- DO THIS -
Rewrite all the records below, replacing every "yellow bloom" with "yellow blossom" and leaving everything else the same. Omit the pictures from your answer.

- LISTING -

·····

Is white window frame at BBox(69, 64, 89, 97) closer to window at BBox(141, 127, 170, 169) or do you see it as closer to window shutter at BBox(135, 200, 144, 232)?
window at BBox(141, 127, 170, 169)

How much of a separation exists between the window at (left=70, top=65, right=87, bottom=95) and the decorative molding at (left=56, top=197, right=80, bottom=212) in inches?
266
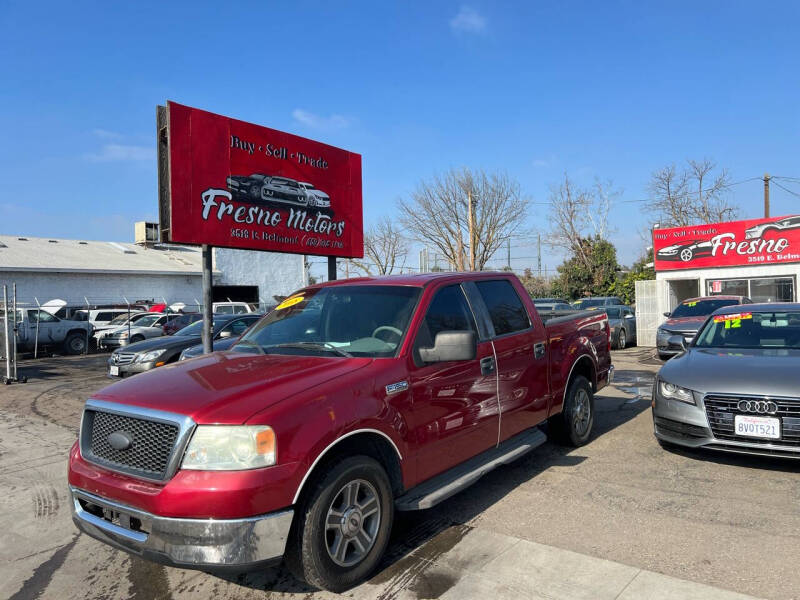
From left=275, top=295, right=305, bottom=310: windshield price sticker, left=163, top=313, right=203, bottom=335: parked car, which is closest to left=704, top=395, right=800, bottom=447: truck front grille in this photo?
left=275, top=295, right=305, bottom=310: windshield price sticker

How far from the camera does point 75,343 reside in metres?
21.0

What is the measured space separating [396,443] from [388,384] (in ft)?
1.19

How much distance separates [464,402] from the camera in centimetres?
414

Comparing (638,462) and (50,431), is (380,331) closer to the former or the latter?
(638,462)

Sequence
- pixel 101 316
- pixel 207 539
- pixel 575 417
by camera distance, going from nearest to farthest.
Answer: pixel 207 539
pixel 575 417
pixel 101 316

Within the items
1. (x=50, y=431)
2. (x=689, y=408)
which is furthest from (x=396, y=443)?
(x=50, y=431)

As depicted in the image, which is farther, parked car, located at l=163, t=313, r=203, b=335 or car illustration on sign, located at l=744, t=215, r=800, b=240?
parked car, located at l=163, t=313, r=203, b=335

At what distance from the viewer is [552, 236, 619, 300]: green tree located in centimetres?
3544

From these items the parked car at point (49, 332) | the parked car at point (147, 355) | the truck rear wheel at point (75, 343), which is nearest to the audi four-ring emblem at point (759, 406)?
the parked car at point (147, 355)

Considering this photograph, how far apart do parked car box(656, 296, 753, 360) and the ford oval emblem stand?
11.7 metres

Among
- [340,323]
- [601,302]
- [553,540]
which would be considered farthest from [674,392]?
[601,302]

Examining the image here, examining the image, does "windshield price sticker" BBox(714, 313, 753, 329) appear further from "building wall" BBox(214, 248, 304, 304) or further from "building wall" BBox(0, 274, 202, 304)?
"building wall" BBox(214, 248, 304, 304)

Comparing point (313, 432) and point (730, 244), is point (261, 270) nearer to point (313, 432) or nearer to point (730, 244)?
point (730, 244)

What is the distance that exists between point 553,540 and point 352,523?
143 centimetres
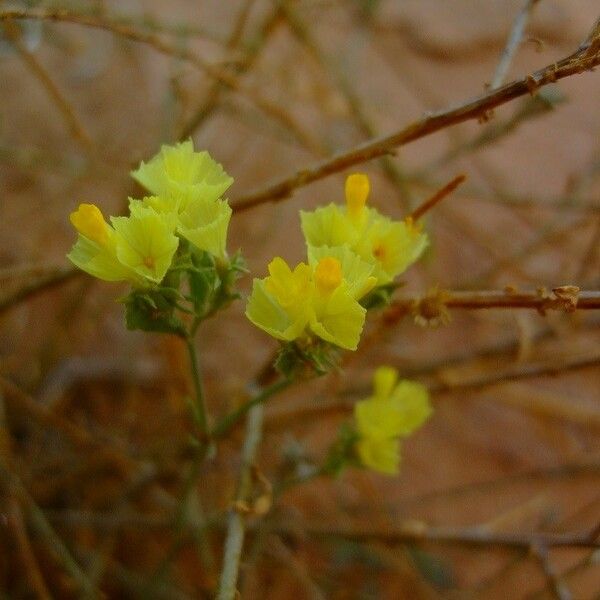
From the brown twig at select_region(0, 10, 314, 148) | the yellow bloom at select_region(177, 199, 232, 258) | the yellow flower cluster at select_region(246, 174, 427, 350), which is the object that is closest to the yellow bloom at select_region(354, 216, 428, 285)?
the yellow flower cluster at select_region(246, 174, 427, 350)

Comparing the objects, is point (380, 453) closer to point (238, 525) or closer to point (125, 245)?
point (238, 525)

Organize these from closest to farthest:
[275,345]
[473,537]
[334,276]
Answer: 1. [334,276]
2. [473,537]
3. [275,345]

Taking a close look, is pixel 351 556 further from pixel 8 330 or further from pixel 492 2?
pixel 492 2

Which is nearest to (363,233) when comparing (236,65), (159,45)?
(159,45)

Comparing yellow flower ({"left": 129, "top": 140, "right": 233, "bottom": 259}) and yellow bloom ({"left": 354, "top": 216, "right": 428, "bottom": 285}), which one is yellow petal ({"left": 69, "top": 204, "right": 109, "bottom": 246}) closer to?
yellow flower ({"left": 129, "top": 140, "right": 233, "bottom": 259})

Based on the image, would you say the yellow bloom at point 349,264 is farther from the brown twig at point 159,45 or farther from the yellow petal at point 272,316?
the brown twig at point 159,45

·····

- WORKED SOLUTION -
Is white window frame at BBox(69, 64, 89, 97) closer to window at BBox(141, 127, 170, 169) or do you see it as closer to window shutter at BBox(135, 200, 144, 232)?
window at BBox(141, 127, 170, 169)

How much of a separation exists between the window at (left=70, top=65, right=87, bottom=95) and the decorative molding at (left=56, top=197, right=80, bottom=212) in inches?
266
From left=275, top=295, right=305, bottom=310: windshield price sticker, left=163, top=313, right=203, bottom=335: parked car, which is closest to left=704, top=395, right=800, bottom=447: truck front grille in this photo?
left=275, top=295, right=305, bottom=310: windshield price sticker

How far from the camera does point 75,343 reside in metres?
21.0

What is the measured space separating [396,443] from [388,384] (in ft)?
1.19

How much distance separates [464,402] from the camera in centimetres?
414

Comparing (638,462) and (50,431), is (380,331) closer to the former or the latter?
(638,462)

Sequence
- pixel 101 316
- pixel 207 539
- pixel 575 417
by camera distance, going from nearest to farthest.
Answer: pixel 207 539
pixel 575 417
pixel 101 316

Within the items
1. (x=50, y=431)
2. (x=689, y=408)
which is furthest from (x=396, y=443)?
(x=50, y=431)

As depicted in the image, which is farther, parked car, located at l=163, t=313, r=203, b=335 or car illustration on sign, located at l=744, t=215, r=800, b=240?
parked car, located at l=163, t=313, r=203, b=335

At what distance from the viewer is [552, 236, 619, 300]: green tree located in centimetres?
3544

From these items the parked car at point (49, 332) | the parked car at point (147, 355) | the truck rear wheel at point (75, 343), which is nearest to the audi four-ring emblem at point (759, 406)?
the parked car at point (147, 355)

Considering this photograph, how far apart do parked car box(656, 296, 753, 360) and the ford oval emblem stand?
11.7 metres

Among
- [340,323]
- [601,302]
- [553,540]
which would be considered farthest from [674,392]?
[601,302]

Examining the image here, examining the image, does "windshield price sticker" BBox(714, 313, 753, 329) appear further from "building wall" BBox(214, 248, 304, 304) or further from "building wall" BBox(0, 274, 202, 304)?
"building wall" BBox(214, 248, 304, 304)

Comparing point (313, 432) and point (730, 244), is point (261, 270) nearer to point (313, 432) or nearer to point (730, 244)?
point (730, 244)

What is the distance that exists between point 553,540 and point 352,523?
143 centimetres
From the brown twig at select_region(0, 10, 314, 148) | the yellow blossom at select_region(177, 199, 232, 258) | the yellow flower cluster at select_region(246, 174, 427, 350), which is the object that is closest to the yellow blossom at select_region(354, 216, 428, 285)?
the yellow flower cluster at select_region(246, 174, 427, 350)

Comparing the objects, is point (380, 453) closer to point (238, 525) or closer to point (125, 245)?
point (238, 525)

Organize these from closest to farthest:
[275,345]
[473,537]
[334,276]
Answer: 1. [334,276]
2. [473,537]
3. [275,345]

Taking a close look, is pixel 351 556 further from pixel 8 330 or further from pixel 492 2?
pixel 492 2

Which is nearest to (363,233) when comparing (236,65), (159,45)?
(159,45)

Comparing yellow flower ({"left": 129, "top": 140, "right": 233, "bottom": 259}) and yellow blossom ({"left": 354, "top": 216, "right": 428, "bottom": 285}), which one is yellow petal ({"left": 69, "top": 204, "right": 109, "bottom": 246}) closer to?
yellow flower ({"left": 129, "top": 140, "right": 233, "bottom": 259})

Based on the image, would you say the yellow blossom at point 349,264 is farther from the brown twig at point 159,45 or farther from the yellow petal at point 272,316?
the brown twig at point 159,45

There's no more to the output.